» **WRITTEN TASK**
Please continue the passage on the focus.de cookie banner ruling, picking up right after its final sentence.

The cookie banner that appeared on the focus.de website disobeys the General Data Protection Regulation (GDPR), which influenced the authorities to take action.
Learn more about this topic on the Verbraucherzentrale Bundesverband website.
The website focus.de, the largest news portal in Germany, is run by BurdaForward GmbH, a subsidiary of the Burda media company.
A "cookie banner" appears once the user accesses the website, asking for their permission to store cookies and evaluate data on their end device for analysis and advertising reasons.
Users had just two options on the banner's home page: either full consent to the processing of their data and their browsing activities by a number of third-party organizations by clicking "Accept," or a “settings” option.
In the latter scenario, a window called "Privacy settings" appeared, containing settings for more than 100 third-party providers who were distinguished based on how much data they used across more than 140 screen pages.
The buttons labeled "Accept All" and "Save Selection" were prominently displayed. However, the option to "Reject All" was discretely shown in the window's upper right corner with a faded font.
This case is pretty similar to Google’s cookie consent banner that didn’t comply with General Data Protection Regulation (GDPR) - you had to customize a variety of choices to reject tracking and there was no “Reject All” button.
The Federation of German Consumer Organisations' argument that the consent gained through the used banner is invalid was supported by the Munich regional court that ruled that this goes against GDPR requirements.
Due to the layout of the cookie banner, the consent gained on focus.de was not the result of a voluntary choice. With so many configuration options available on the second level of the banner, refusing consent requires more work than simply approving data processing.
The divergent handling of the choices "grant consent" and "refuse consent" lacks any logical justification.

Data records:
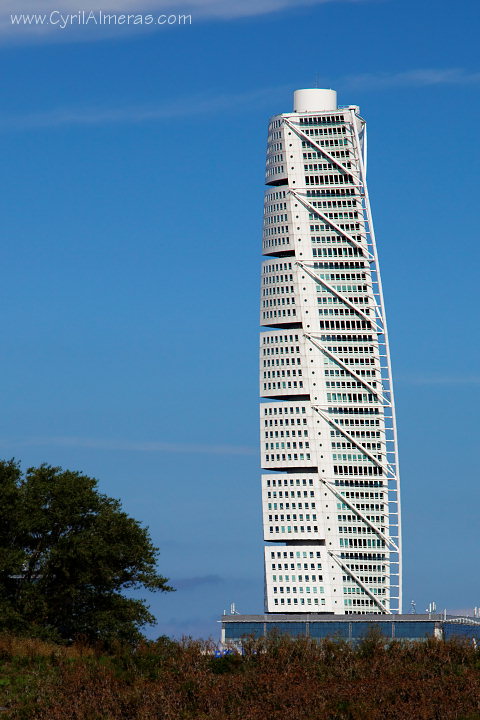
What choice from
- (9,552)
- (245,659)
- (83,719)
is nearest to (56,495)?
(9,552)

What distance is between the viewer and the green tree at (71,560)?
80.6 meters

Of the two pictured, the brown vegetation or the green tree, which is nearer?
the brown vegetation

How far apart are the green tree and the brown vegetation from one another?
14.4m

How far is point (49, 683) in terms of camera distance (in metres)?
57.4

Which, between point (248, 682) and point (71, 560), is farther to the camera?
point (71, 560)

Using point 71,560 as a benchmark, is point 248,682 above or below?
below

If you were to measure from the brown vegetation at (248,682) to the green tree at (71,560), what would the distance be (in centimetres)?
1443

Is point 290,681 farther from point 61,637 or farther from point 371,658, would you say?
point 61,637

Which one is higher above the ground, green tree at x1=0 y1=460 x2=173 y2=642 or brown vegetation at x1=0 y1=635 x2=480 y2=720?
green tree at x1=0 y1=460 x2=173 y2=642

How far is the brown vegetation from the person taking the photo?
53.1 meters

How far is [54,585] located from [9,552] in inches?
138

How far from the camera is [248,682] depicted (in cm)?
5669

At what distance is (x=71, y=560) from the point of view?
81.6m

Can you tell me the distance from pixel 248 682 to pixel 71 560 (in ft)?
88.3
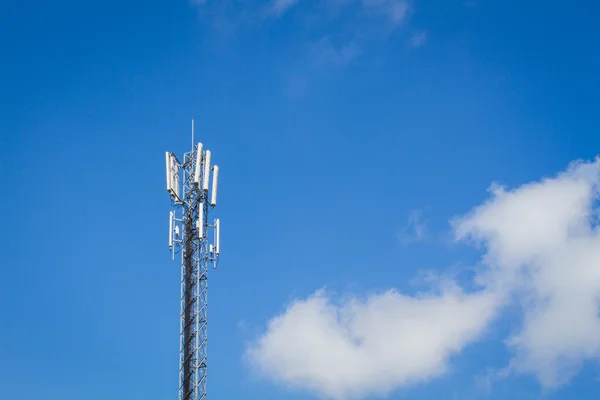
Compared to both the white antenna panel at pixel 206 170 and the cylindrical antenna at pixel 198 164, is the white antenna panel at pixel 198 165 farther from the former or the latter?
the white antenna panel at pixel 206 170

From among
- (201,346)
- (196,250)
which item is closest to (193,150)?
(196,250)

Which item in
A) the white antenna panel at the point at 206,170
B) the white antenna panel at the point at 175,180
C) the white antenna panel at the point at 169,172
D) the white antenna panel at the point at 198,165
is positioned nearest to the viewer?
the white antenna panel at the point at 169,172

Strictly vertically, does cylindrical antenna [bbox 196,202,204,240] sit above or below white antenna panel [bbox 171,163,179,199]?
below

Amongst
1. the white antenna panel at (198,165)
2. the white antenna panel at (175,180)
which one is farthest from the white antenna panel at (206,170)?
the white antenna panel at (175,180)

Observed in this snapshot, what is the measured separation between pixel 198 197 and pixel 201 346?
11.9m

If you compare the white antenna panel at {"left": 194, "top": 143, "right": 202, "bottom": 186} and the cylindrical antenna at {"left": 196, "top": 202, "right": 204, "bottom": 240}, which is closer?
the cylindrical antenna at {"left": 196, "top": 202, "right": 204, "bottom": 240}

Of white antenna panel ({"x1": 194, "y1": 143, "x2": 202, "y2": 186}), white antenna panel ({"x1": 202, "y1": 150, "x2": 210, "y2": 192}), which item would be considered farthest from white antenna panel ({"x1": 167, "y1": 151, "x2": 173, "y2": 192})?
white antenna panel ({"x1": 202, "y1": 150, "x2": 210, "y2": 192})

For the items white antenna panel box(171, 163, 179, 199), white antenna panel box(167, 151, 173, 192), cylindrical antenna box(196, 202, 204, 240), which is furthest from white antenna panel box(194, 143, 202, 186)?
cylindrical antenna box(196, 202, 204, 240)

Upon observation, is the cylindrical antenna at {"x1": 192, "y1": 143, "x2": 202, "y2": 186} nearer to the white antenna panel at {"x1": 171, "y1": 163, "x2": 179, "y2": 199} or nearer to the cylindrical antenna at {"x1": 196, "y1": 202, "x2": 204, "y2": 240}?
the white antenna panel at {"x1": 171, "y1": 163, "x2": 179, "y2": 199}

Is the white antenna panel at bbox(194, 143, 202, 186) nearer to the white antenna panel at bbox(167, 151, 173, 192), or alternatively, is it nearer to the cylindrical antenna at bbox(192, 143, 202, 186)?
the cylindrical antenna at bbox(192, 143, 202, 186)

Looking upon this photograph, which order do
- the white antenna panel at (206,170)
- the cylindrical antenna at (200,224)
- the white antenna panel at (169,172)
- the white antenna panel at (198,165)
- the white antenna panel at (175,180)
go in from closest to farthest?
the cylindrical antenna at (200,224) → the white antenna panel at (169,172) → the white antenna panel at (175,180) → the white antenna panel at (198,165) → the white antenna panel at (206,170)

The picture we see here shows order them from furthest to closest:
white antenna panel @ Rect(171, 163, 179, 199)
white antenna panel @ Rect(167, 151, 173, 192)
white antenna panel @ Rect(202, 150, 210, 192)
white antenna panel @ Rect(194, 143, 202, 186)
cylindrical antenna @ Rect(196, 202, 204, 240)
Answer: white antenna panel @ Rect(202, 150, 210, 192), white antenna panel @ Rect(194, 143, 202, 186), white antenna panel @ Rect(171, 163, 179, 199), white antenna panel @ Rect(167, 151, 173, 192), cylindrical antenna @ Rect(196, 202, 204, 240)

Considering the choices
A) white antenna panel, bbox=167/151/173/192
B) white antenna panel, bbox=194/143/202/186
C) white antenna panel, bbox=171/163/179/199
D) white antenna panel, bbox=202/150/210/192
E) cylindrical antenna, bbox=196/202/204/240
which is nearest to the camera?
cylindrical antenna, bbox=196/202/204/240

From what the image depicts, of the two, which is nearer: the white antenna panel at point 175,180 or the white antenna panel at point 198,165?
the white antenna panel at point 175,180
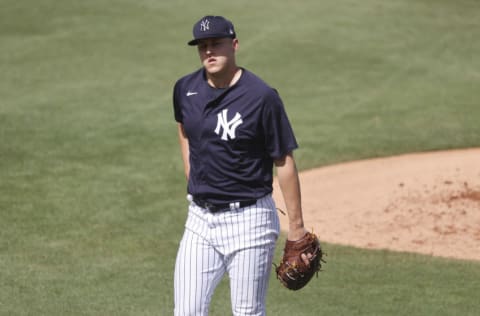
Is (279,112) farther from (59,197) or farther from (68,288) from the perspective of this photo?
(59,197)

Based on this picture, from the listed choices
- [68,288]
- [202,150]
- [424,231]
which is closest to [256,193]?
[202,150]

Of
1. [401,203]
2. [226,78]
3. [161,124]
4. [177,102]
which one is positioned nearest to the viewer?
[226,78]

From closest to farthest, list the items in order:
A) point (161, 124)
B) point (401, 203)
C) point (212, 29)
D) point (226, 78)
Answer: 1. point (212, 29)
2. point (226, 78)
3. point (401, 203)
4. point (161, 124)

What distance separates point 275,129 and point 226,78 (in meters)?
0.40

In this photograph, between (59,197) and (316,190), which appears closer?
(59,197)

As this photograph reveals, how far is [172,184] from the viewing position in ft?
38.9

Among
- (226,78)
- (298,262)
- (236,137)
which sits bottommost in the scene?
(298,262)

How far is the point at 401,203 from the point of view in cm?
1090

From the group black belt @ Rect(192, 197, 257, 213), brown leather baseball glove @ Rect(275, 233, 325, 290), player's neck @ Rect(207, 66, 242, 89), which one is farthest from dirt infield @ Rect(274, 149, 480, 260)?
player's neck @ Rect(207, 66, 242, 89)

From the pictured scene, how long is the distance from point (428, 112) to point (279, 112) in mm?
10557

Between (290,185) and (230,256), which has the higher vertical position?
(290,185)

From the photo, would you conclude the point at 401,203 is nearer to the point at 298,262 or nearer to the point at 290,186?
the point at 298,262

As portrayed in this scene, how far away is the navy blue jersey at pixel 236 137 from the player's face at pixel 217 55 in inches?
5.1

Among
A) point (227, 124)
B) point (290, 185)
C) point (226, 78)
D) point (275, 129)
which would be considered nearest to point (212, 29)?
point (226, 78)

» **EXERCISE ANSWER**
Most cookie consent pop-ups that are presented to European Union internet users, purportedly asking for permission to follow their web behavior, are likely in violation of local privacy rules.
The General Data Protection Regulation (GDPR) of the EU sets a clear standard for valid consent when it is used as the legal justification for processing the personal data of web users: consent must be informed, specific, and freely given.
But many websites fail to create a banner based on these three pillars which can lead to GDPR fines.
However, there exist alternatives to cookie consent banners, such as cookieless tracking tools, like TWIPLA.
In the context of online privacy, cookieless tracking is a more secure option since no data is stored on the devices of users. Instead, cookieless tracking uses fingerprinting - the first time a person accesses a website, a digital fingerprint is left behind that can be detected on a subsequent page visit.
The fingerprint cannot provide information on what a visitor does outside of sessions related to a certain site because it is not retained on the user's device. Cross-tracking is therefore impossible.
There is some anonymized data retained, but it is only accessible within the analytics environment and cannot be linked to a specific person's routines or past. Your online activities are private to everyone.